| PROBLEM TO WORK ON |
Among the entries below, only the lines from the one with "Tow truck pulling" through the one with "Portrait of florist next to his shop" are wanted, reproduced exactly. Pictures are not wanted.

| RECORDS TO PROCESS |

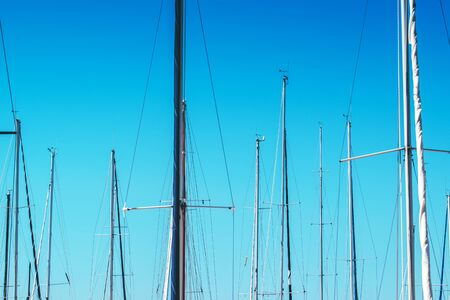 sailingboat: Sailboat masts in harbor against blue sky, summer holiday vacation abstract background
...
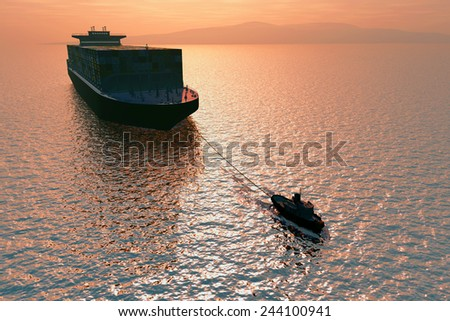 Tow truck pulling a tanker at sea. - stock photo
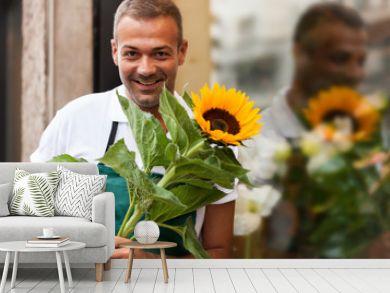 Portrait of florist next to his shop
--
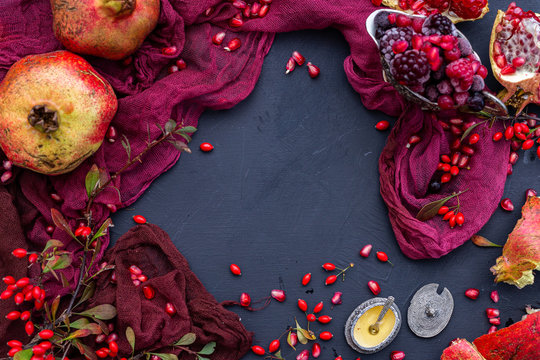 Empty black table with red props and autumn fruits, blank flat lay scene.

| OUTPUT FOR THIS TASK |
 Tow truck pulling a tanker at sea. - stock photo
 Portrait of florist next to his shop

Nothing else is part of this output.